How do I manage files in a S3 Deep Archive Bucket

This guide covers issues relating specifically to S3 Deep Archive buckets. For more general information on using S3 Buckets (connecting to a bucket, uploading files), please refer to https://yaleits.atlassian.net/wiki/spaces/spinup/pages/829292599 .

Objective
Upload files, create retrieval jobs, track a jobs status, manage expiry, and download the retrieved objects contained within a S3 Deep Archive Bucket.

Introduction

S3 Deep Archive is different from other S3 storage classes primarily in terms of retrieval times and costs. Unlike the immediate access you get with standard S3 buckets, S3 Deep Archive is designed for long-term data storage where access is infrequent and retrieval can afford to take hours. This translates to highly reduced storage costs, making it an attractive option for archival purposes.

This guide will equip you with knowledge on creating retrieval jobs, tracking their status, downloading the retrieved data, and managing object expiry.

S3 Deep archive should only be used for storage where files need to be retrieved 1-2 times a year. If you are actively working with files (uploading / downloading / deleting), you should consider other storage options, such as S3 (via Spinup) or Wasabi. More info on comparing storage options can be found on Storage Finder @ Yale.

Retrieving a file (via the Amazon Command Line Interface)

  1. Initiate a Restore Request:

    aws s3api restore-object --bucket YOUR_BUCKET_NAME --key YOUR_FILE_KEY --restore-request Days=NUMBER_OF_DAYS_TO_KEEP_RESTORED,GlacierJobParameters={Tier="STANDARD"}
    • Replace YOUR_BUCKET_NAME with the name of your bucket.

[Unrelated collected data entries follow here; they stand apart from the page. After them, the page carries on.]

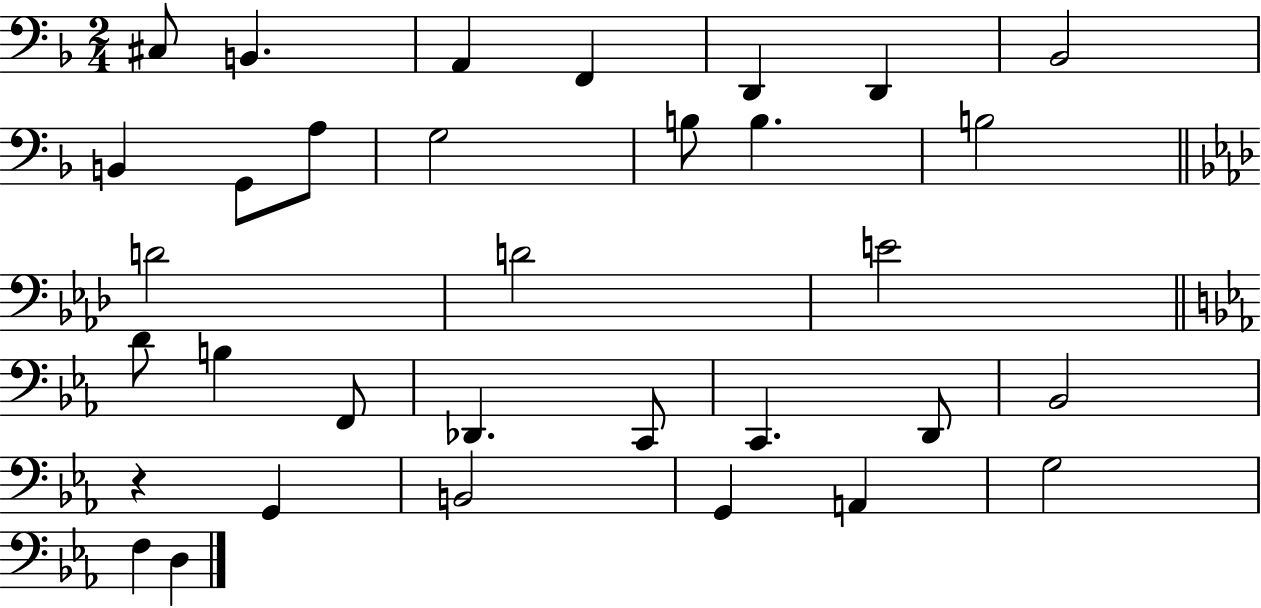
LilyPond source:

{
  \clef bass
  \numericTimeSignature
  \time 2/4
  \key f \major
  cis8 b,4. | a,4 f,4 | d,4 d,4 | bes,2 | \break b,4 g,8 a8 | g2 | b8 b4. | b2 | \break \bar "||" \break \key aes \major d'2 | d'2 | e'2 | \bar "||" \break \key ees \major d'8 b4 f,8 | des,4. c,8 | c,4. d,8 | bes,2 | \break r4 g,4 | b,2 | g,4 a,4 | g2 | \break f4 d4 | \bar "|."
}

    • Replace YOUR_FILE_KEY with the S3 key of the file you want to restore.

    • Replace NUMBER_OF_DAYS_TO_KEEP_RESTORED with the number of days you want to keep the restored copy available for. After this time period, the temporary copy will be deleted, but the original in Glacier Deep Archive remains.

  2. Check the Restoration Status:
    It typically takes about 12 hours for the restoration process to complete. To check the status:

    aws s3api head-object --bucket YOUR_BUCKET_NAME --key YOUR_FILE_KEY

    In the output, look for the "Restore" field. When the file is ready, it'll state "ongoing-request": "false".

  3. Retrieve the Restored File:
    After restoration completes:

    aws s3 cp s3://YOUR_BUCKET_NAME/YOUR_FILE_KEY DESTINATION_PATH_ON_YOUR_LOCAL_MACHINE

    Replace DESTINATION_PATH_ON_YOUR_LOCAL_MACHINE with where you want to download the file to.

You are only billed for the restored copy of the file for the number of days you specified in the restore request. After those days, the temporary restored copy will be deleted, but the original in the Glacier Deep Archive will remain intact.

Retrieving a file (via Cyberduck)

  1. Initiate a Restore Request:

    • Locate the file you wish to restore in Cyberduck.

    • Right-click on the file.

    • Select "Restore" from the context menu.

  2. Check the Restoration Status:

    • The restoration process typically takes approximately 12 hours.

    • To verify the status: a. Right-click on the file. b. Choose “Info” from the context menu. c. Navigate to the "Metadata" tab. d. Search for the "Restore" field. The file is ready for retrieval when marked "ongoing-request": "false".

  3. Retrieve the Restored File:

    • When the file is ready:

      • a. Right-click on the file.

      • b. Choose "Download" from the menu.

    • Alternatively, you can drag & drop the file to your preferred directory.